What the task asks ▸ Nothing but the lines from the one containing "When you look" to the end of the data should be returned, each exactly as written.

[Items listed in a dataset]
======
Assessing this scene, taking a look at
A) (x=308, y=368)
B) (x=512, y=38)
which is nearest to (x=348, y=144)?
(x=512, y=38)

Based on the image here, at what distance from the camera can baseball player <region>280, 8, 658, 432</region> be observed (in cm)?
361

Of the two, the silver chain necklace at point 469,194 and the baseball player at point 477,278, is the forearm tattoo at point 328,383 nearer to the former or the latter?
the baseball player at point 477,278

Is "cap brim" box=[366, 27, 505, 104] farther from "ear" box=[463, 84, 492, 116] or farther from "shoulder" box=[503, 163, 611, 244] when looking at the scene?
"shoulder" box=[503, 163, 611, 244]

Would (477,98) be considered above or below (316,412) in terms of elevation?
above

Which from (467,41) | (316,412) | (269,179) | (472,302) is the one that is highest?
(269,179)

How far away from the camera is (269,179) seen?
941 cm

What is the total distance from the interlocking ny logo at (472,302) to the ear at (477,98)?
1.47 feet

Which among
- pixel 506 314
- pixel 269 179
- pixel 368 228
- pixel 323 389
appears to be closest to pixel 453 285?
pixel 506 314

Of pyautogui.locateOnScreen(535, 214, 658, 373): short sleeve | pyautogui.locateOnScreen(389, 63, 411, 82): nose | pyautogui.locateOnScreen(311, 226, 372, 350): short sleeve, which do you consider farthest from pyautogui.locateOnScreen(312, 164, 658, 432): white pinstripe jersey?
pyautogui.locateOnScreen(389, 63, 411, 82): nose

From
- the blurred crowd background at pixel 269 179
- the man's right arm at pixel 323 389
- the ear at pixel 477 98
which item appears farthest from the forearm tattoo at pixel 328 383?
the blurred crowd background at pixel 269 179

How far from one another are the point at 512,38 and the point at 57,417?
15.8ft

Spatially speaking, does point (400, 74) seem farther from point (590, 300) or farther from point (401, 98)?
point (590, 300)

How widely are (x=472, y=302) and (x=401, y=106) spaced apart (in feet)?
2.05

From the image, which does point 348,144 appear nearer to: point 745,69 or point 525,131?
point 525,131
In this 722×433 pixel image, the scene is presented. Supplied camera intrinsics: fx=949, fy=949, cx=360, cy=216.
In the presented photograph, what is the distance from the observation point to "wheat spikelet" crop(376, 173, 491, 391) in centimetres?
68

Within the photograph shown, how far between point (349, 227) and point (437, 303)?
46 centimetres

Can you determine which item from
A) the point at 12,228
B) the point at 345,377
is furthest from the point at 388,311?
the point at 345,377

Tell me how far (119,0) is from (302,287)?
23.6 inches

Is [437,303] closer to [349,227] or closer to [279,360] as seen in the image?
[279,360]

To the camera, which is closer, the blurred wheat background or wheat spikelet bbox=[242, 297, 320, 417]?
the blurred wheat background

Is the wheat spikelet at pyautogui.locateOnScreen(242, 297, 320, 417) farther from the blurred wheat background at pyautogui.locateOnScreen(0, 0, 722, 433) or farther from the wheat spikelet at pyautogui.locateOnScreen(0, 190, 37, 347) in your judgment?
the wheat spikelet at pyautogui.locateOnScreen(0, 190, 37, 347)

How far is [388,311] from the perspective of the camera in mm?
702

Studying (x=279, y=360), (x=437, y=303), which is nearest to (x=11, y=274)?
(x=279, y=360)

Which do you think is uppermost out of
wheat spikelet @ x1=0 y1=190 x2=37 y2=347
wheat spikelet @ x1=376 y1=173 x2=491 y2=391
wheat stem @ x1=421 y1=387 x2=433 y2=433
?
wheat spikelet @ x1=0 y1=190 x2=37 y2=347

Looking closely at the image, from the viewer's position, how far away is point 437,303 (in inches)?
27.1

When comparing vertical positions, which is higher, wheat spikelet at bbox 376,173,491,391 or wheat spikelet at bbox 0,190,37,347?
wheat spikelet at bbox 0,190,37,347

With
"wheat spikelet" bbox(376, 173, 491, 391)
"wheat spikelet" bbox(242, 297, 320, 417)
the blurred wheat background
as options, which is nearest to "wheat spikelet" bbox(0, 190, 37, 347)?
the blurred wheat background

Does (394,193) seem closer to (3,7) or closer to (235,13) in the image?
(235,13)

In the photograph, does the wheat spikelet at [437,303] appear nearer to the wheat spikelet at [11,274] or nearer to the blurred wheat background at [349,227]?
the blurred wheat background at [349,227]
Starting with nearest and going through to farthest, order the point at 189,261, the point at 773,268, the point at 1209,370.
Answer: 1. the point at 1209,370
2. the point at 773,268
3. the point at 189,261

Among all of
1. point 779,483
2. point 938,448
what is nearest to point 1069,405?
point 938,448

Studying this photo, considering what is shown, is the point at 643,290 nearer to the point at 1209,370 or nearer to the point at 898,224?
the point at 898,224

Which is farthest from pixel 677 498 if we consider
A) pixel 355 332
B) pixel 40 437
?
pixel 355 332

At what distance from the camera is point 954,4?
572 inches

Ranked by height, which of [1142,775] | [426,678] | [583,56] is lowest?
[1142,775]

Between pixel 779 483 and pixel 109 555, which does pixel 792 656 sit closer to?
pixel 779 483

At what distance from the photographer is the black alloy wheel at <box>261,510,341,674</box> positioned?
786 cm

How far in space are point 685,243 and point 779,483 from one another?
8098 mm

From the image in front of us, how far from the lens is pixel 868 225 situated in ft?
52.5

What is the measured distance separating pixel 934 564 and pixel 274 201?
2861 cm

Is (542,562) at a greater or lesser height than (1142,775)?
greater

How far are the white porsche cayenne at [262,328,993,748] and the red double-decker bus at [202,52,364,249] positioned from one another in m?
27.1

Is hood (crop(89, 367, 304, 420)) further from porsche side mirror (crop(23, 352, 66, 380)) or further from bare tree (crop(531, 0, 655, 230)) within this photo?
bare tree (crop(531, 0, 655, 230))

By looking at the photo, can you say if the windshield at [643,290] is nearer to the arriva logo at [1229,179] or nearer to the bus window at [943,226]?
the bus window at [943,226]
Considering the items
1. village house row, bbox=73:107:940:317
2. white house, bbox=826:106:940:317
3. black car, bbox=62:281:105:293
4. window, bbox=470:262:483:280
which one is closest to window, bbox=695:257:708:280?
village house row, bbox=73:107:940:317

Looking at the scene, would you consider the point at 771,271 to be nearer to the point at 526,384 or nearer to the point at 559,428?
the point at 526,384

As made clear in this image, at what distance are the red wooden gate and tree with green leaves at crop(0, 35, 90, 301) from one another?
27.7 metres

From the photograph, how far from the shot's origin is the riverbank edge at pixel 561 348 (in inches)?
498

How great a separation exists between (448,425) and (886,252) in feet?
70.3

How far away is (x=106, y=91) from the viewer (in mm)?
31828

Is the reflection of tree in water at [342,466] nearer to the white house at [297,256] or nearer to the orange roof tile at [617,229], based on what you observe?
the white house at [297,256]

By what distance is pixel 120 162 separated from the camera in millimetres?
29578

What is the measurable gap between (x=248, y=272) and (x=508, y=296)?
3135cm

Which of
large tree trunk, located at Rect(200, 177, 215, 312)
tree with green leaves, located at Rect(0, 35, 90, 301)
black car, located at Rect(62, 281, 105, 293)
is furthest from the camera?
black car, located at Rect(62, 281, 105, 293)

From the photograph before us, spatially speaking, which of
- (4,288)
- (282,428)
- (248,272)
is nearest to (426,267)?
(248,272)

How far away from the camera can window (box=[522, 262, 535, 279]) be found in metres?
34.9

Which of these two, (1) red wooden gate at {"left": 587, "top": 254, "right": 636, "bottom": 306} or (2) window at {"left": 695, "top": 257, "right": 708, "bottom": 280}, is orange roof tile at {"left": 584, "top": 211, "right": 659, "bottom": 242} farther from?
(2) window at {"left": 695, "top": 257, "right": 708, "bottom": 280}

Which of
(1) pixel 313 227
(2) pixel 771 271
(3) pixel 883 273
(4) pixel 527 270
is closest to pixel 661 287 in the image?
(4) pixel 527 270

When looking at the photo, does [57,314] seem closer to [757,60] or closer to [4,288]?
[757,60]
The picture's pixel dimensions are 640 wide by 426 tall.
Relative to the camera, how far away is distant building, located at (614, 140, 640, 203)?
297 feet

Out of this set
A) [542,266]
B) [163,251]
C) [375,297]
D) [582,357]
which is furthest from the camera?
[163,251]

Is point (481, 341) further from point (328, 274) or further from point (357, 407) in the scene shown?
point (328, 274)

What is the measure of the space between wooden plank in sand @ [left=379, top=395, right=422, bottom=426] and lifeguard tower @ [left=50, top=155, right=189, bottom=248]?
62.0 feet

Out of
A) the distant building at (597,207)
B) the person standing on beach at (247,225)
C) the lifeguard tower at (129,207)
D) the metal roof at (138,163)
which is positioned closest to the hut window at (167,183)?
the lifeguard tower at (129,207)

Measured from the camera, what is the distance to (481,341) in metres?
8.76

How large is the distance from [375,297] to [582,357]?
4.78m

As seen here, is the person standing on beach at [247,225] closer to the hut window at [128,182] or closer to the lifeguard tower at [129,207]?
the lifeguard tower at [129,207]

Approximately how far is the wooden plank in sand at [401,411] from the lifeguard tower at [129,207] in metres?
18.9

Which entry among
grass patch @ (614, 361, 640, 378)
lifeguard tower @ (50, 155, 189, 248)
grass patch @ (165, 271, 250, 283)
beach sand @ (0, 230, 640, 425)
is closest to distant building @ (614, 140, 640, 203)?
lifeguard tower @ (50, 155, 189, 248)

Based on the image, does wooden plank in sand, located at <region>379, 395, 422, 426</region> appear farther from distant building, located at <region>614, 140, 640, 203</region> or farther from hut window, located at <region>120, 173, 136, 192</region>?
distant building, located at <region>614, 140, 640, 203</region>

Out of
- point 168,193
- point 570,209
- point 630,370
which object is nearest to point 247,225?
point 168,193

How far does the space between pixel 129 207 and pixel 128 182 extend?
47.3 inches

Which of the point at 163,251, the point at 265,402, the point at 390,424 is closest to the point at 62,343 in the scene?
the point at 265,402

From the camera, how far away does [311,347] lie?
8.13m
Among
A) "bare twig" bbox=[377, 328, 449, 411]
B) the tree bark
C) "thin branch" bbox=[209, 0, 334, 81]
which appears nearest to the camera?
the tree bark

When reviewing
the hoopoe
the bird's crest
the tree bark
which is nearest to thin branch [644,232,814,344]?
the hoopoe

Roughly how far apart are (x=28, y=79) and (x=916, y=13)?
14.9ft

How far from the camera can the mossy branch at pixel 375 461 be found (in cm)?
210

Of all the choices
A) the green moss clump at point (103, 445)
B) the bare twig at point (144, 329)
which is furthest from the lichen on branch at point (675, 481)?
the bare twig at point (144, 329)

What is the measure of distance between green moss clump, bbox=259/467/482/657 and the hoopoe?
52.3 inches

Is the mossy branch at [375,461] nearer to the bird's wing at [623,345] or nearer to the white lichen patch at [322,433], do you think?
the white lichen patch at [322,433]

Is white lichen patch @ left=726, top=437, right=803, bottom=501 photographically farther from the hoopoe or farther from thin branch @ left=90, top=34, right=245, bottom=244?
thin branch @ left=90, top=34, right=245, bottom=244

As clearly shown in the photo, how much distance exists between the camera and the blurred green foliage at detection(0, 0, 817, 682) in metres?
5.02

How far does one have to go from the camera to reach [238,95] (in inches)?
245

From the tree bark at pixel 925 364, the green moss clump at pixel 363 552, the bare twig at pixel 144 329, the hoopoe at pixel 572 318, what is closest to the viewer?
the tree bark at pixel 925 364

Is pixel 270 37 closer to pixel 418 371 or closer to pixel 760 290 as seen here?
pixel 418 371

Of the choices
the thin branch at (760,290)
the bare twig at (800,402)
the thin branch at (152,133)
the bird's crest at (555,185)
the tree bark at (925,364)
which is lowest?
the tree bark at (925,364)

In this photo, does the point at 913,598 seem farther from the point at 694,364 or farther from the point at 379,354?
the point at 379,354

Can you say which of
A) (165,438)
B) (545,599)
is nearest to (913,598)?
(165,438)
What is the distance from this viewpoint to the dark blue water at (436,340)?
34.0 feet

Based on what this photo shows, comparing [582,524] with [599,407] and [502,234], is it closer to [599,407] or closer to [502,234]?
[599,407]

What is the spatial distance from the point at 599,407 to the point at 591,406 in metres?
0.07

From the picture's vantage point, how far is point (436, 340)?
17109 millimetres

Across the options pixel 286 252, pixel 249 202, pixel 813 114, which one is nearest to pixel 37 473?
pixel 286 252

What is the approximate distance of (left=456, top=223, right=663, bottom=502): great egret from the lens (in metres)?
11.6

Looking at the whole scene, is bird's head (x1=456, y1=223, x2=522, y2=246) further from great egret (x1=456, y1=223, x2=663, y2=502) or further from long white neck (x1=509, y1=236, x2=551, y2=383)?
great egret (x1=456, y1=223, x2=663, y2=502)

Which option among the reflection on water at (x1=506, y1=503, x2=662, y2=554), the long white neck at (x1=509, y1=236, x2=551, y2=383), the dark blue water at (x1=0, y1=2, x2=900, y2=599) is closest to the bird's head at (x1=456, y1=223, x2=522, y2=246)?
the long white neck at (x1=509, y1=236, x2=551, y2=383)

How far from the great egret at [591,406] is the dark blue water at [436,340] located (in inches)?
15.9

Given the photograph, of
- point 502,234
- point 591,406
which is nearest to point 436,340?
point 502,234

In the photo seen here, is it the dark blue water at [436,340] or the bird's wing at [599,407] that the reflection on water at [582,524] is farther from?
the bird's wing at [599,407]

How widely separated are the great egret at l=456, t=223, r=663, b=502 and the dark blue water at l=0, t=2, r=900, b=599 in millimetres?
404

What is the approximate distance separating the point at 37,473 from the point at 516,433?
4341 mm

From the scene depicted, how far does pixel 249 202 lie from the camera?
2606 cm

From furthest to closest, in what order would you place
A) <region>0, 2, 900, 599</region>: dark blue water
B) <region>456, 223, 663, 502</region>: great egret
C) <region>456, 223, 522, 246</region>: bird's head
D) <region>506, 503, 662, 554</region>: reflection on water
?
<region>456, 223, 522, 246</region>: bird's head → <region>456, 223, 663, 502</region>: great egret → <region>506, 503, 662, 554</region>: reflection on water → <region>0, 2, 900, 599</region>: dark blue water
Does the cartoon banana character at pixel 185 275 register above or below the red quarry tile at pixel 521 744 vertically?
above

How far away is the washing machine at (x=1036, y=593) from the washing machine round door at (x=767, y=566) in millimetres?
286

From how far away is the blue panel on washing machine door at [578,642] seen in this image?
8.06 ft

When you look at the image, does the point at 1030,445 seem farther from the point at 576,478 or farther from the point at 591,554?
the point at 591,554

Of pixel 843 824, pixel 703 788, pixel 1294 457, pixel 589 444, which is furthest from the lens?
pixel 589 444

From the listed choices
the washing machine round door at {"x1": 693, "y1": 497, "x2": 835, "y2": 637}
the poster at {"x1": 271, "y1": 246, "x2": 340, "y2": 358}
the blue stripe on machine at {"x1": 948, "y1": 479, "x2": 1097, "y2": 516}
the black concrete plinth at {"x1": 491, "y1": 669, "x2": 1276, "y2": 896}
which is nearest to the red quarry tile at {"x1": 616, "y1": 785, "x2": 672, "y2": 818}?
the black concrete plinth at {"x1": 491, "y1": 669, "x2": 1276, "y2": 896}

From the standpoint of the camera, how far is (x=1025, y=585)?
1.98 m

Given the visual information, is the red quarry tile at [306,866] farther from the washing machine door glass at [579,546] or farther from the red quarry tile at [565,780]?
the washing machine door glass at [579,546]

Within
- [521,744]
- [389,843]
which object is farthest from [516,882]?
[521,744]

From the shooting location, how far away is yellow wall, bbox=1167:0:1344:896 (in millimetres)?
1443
======
Answer for this exercise ▸
When you look at the image, does the point at 1030,445 seem farther from the point at 576,478 or farther from the point at 591,554?
the point at 591,554

Of pixel 843 824, pixel 703 788, pixel 1294 457, pixel 589 444, which is furthest from the lens?
pixel 589 444

From the listed choices
the washing machine round door at {"x1": 693, "y1": 497, "x2": 835, "y2": 637}
the poster at {"x1": 271, "y1": 246, "x2": 340, "y2": 358}
the blue stripe on machine at {"x1": 948, "y1": 479, "x2": 1097, "y2": 516}
the black concrete plinth at {"x1": 491, "y1": 669, "x2": 1276, "y2": 896}
which is nearest to the red quarry tile at {"x1": 616, "y1": 785, "x2": 672, "y2": 818}?
the black concrete plinth at {"x1": 491, "y1": 669, "x2": 1276, "y2": 896}

From the standpoint of the camera, how far is (x=1025, y=585)?
1.98 m

Given the visual information, is the red quarry tile at [306,866] farther from the washing machine door glass at [579,546] or farther from the red quarry tile at [565,780]?
the washing machine door glass at [579,546]

Within
- [521,744]
- [389,843]
which object is farthest from [516,882]?
[521,744]

From the shooting location, how far away is yellow wall, bbox=1167:0:1344:896 (in millimetres)?
1443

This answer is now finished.